**DIRECTIONS:**
(1) Translate this sentence from the passage on inhabiting language into Spanish: "In this way, we give it the shape of what we are and what we are becoming."
(2) Transcribe the part of the passage on inhabiting language that opens with the words containing "To inhabit a" and closes with "contemporary literary texts.".

**PASSAGE PROVIDED:**
*** Block opens ***
To inhabit a language, whether voluntarily plural or not, with which one can not only put into words who one is, express an identity that is sometimes fragmented, but with which one imagines and creates, with which one sketches a "home". The following lines of inquiry are not intended to be exclusive or exhaustive, but rather to serve as a starting point for exchanges that cross and intersect disciplinary fields based on contemporary literary texts.
In the intimacy of language
In what ways does inhabiting language mean inhabiting time, landscape, oblivion and memory, since each of these dimensions is articulated by a linguistic singularity in its grammar, its tenses, its aesthetics and its memories? Language is shared and given to us to inhabit, it welcomes us into it, with its expressions and turns of phrase, its symbolic reservoir, and its silences that we remain free to explore, exploit, or even divert by way of play or retaliation. In this way, we give it the shape of what we are and what we are becoming. What would we be without this origin inscribed in the mother tongue – a curious expression dating back to the XI c., to the Abbey of Gorze, near Metz, which evokes the Virgin Mary, to whom cathedrals were offered at the time, to designate the language of the Church and its schools, which leaves the vernacular, "home-made" (Ivan Illich), at the door? What would it mean to forget one’s mother tongue in the case of long-term expatriates? Or following an accident or neurodegenerative disease?
*** Block closes ***
**THE DATA:**
*** Block opens ***
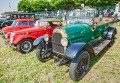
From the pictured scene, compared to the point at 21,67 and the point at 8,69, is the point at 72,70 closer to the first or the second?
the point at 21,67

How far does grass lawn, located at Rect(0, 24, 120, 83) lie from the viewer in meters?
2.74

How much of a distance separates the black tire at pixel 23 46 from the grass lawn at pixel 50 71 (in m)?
*** Block closes ***
*** Block opens ***
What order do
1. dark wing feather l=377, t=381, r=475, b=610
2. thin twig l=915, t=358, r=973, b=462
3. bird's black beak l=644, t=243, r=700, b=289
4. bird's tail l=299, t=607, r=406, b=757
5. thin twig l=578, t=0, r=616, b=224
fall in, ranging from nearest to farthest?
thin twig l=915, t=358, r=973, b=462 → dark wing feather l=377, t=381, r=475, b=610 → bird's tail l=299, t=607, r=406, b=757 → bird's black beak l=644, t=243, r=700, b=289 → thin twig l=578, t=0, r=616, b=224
*** Block closes ***
**SET OF ANSWERS:**
(1) De este modo, le damos la forma de lo que somos y de lo que estamos llegando a ser.

(2)
To inhabit a language, whether voluntarily plural or not, with which one can not only put into words who one is, express an identity that is sometimes fragmented, but with which one imagines and creates, with which one sketches a "home". The following lines of inquiry are not intended to be exclusive or exhaustive, but rather to serve as a starting point for exchanges that cross and intersect disciplinary fields based on contemporary literary texts.